Set problem:
Copy all of the material word for word, except for the pictures.

Data items
* start *
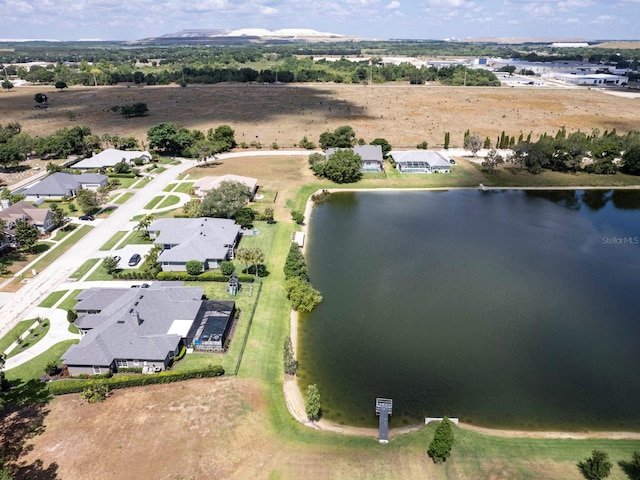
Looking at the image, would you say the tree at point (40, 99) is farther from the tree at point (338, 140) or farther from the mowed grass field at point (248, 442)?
the mowed grass field at point (248, 442)

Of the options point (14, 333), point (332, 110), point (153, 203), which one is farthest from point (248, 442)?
point (332, 110)

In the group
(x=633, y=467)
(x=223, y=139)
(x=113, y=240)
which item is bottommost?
(x=633, y=467)

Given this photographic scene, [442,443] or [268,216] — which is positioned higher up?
[268,216]

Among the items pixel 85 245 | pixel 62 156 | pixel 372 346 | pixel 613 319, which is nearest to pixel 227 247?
pixel 85 245

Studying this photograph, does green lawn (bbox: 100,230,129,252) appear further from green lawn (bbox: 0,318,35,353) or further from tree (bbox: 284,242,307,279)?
tree (bbox: 284,242,307,279)

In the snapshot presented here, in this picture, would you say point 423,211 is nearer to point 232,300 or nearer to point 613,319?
point 613,319

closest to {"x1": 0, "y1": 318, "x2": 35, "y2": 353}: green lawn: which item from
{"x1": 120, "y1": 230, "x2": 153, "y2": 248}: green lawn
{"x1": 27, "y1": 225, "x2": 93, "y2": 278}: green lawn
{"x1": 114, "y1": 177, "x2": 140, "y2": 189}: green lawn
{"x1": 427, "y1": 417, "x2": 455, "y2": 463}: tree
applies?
{"x1": 27, "y1": 225, "x2": 93, "y2": 278}: green lawn

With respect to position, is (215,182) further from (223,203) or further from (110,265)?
(110,265)
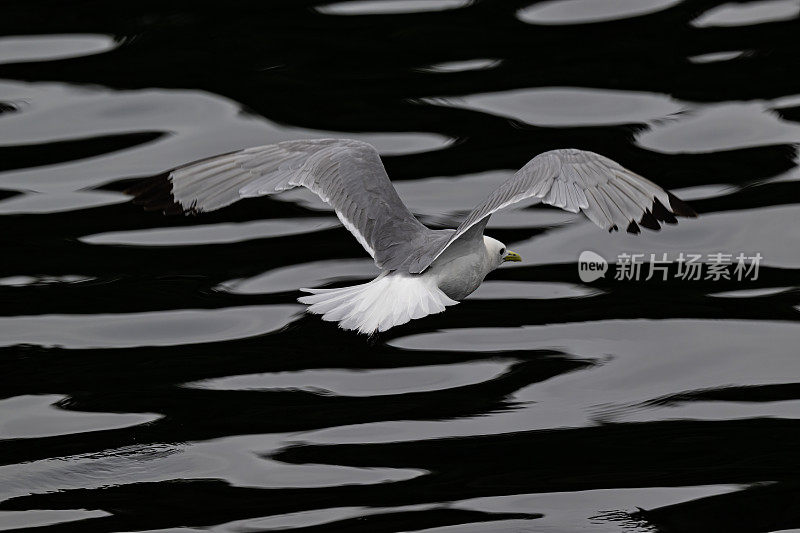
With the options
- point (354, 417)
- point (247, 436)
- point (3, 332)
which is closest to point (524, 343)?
point (354, 417)

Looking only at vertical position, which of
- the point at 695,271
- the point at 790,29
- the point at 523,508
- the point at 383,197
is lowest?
the point at 523,508

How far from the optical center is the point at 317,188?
919 centimetres

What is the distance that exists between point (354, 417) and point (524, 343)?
59.2 inches

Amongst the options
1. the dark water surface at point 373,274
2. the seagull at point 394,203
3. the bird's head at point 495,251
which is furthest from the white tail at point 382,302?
the dark water surface at point 373,274

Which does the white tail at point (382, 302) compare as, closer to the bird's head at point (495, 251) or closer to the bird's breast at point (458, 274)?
the bird's breast at point (458, 274)

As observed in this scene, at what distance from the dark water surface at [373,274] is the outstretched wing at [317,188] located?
1.29 meters

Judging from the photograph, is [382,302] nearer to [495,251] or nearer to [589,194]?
[495,251]

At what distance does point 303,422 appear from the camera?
9.57 meters

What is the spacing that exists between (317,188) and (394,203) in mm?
472

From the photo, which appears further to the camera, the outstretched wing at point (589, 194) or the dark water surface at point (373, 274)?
the dark water surface at point (373, 274)

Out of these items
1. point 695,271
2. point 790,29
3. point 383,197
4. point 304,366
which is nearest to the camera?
point 383,197

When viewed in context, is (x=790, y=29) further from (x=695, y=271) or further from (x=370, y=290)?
(x=370, y=290)

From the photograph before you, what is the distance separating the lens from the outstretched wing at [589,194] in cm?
750

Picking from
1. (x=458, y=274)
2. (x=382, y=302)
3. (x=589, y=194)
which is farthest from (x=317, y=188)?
(x=589, y=194)
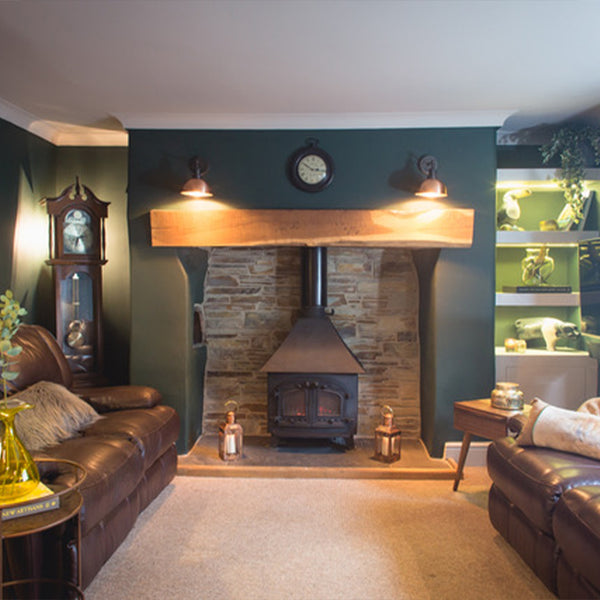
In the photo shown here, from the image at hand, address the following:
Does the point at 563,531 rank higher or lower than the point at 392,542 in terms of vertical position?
higher

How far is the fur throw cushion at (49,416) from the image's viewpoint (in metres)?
2.60

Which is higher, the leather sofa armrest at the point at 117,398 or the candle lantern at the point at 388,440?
the leather sofa armrest at the point at 117,398

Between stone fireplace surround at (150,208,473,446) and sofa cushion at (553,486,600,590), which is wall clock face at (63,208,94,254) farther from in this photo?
sofa cushion at (553,486,600,590)

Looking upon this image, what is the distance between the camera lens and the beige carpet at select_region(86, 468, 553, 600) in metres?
2.30

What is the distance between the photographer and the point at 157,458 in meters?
3.29

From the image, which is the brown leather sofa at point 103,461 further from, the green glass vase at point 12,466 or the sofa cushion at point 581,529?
the sofa cushion at point 581,529

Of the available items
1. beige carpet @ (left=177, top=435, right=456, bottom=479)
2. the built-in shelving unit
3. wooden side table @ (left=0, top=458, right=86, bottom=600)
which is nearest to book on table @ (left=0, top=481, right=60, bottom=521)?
wooden side table @ (left=0, top=458, right=86, bottom=600)

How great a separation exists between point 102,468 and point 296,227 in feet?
6.87

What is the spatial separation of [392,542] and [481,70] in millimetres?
2622

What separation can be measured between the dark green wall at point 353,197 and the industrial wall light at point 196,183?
0.11 metres

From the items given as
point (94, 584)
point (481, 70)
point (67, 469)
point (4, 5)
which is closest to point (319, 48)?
point (481, 70)

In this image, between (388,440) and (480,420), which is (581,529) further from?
(388,440)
* end *
Expected answer:
Looking at the image, would you say the tree at point (40, 99) is farther from the tree at point (338, 140) or farther from the mowed grass field at point (248, 442)?
the mowed grass field at point (248, 442)

Of the options point (14, 333), point (332, 110), point (153, 203), which one is farthest from point (248, 442)?
point (332, 110)

In the group
(x=633, y=467)
(x=223, y=139)
(x=113, y=240)
which item is bottommost?
(x=633, y=467)

Given this photographic scene, [442,443] or [268,216] — which is positioned higher up?
[268,216]

Among the items pixel 85 245 | pixel 62 156 | pixel 372 346 | pixel 613 319, which is nearest to pixel 227 247?
pixel 85 245

Studying this photograph, does green lawn (bbox: 100,230,129,252) appear further from green lawn (bbox: 0,318,35,353) or further from tree (bbox: 284,242,307,279)?
tree (bbox: 284,242,307,279)

In the snapshot presented here, in this picture, would you say point 423,211 is nearer to point 232,300 or nearer to point 613,319?
point 613,319

closest to {"x1": 0, "y1": 318, "x2": 35, "y2": 353}: green lawn: which item from
{"x1": 120, "y1": 230, "x2": 153, "y2": 248}: green lawn
{"x1": 27, "y1": 225, "x2": 93, "y2": 278}: green lawn
{"x1": 114, "y1": 177, "x2": 140, "y2": 189}: green lawn
{"x1": 427, "y1": 417, "x2": 455, "y2": 463}: tree
applies?
{"x1": 27, "y1": 225, "x2": 93, "y2": 278}: green lawn

With respect to position, is (215,182) further from (223,203) or further from (110,265)?
(110,265)
With the options
- point (354, 417)
- point (247, 436)
- point (3, 332)
which is closest to point (524, 343)?
point (354, 417)

Looking only at vertical position, which of
- the point at 695,271
- the point at 790,29
- the point at 523,508
- the point at 383,197
is lowest?
the point at 523,508

How far from the optical center is the point at 317,188?
919 centimetres

What is the distance that exists between point (354, 417) and point (524, 343)?
59.2 inches

Amongst the options
1. the dark water surface at point 373,274
2. the seagull at point 394,203
3. the bird's head at point 495,251
which is furthest from the white tail at point 382,302?
the dark water surface at point 373,274

Which does the white tail at point (382, 302) compare as, closer to the bird's head at point (495, 251) or closer to the bird's breast at point (458, 274)?
the bird's breast at point (458, 274)

As observed in this scene, at what distance from the dark water surface at [373,274] is the outstretched wing at [317,188] located?
1.29 meters

Judging from the photograph, is [382,302] nearer to [495,251] or nearer to [589,194]?
[495,251]

At what distance does point 303,422 appear from the camera?
9.57 meters

What is the spacing that exists between (317,188) and (394,203) in mm?
472

From the photo, which appears further to the camera, the outstretched wing at point (589, 194) or the dark water surface at point (373, 274)?
the dark water surface at point (373, 274)

Out of these items
1. point 695,271
2. point 790,29
3. point 383,197
4. point 304,366
which is nearest to the camera?
point 383,197

When viewed in context, is (x=790, y=29) further from (x=695, y=271) or further from (x=370, y=290)?
(x=370, y=290)

From the photograph before you, what is the distance separating the lens from the outstretched wing at [589,194] in cm?
750

Picking from
1. (x=458, y=274)
2. (x=382, y=302)
3. (x=589, y=194)
which is farthest from (x=317, y=188)?
(x=589, y=194)
In the photo shown here, from the image at hand, address the following:
Does the point at 563,531 rank higher or lower than the point at 392,542 in terms of vertical position?
higher

How far is the fur throw cushion at (49,416) from the image's viewpoint (in metres)?
2.60

Which is higher, the leather sofa armrest at the point at 117,398 or the candle lantern at the point at 388,440?
the leather sofa armrest at the point at 117,398

Between stone fireplace surround at (150,208,473,446) and sofa cushion at (553,486,600,590), which is wall clock face at (63,208,94,254) farther from in this photo?
sofa cushion at (553,486,600,590)

Looking upon this image, what is the distance between the camera lens and the beige carpet at select_region(86, 468, 553, 600) in metres?
2.30

What is the distance between the photographer and the point at 157,458 in meters?
3.29

From the image, which is the brown leather sofa at point 103,461 further from, the green glass vase at point 12,466 or the sofa cushion at point 581,529?
the sofa cushion at point 581,529

Of the available items
1. beige carpet @ (left=177, top=435, right=456, bottom=479)
2. the built-in shelving unit
3. wooden side table @ (left=0, top=458, right=86, bottom=600)
which is nearest to book on table @ (left=0, top=481, right=60, bottom=521)?
wooden side table @ (left=0, top=458, right=86, bottom=600)

How great a separation exists between point 102,468 and point 296,227 in feet?
6.87

What is the spatial separation of [392,542] and [481,70] in millimetres?
2622

What separation can be measured between the dark green wall at point 353,197 and the industrial wall light at point 196,183?
0.11 metres

From the items given as
point (94, 584)
point (481, 70)
point (67, 469)
point (4, 5)
which is closest to point (319, 48)?
point (481, 70)

In this image, between (388,440) and (480,420), which is (581,529) further from?
(388,440)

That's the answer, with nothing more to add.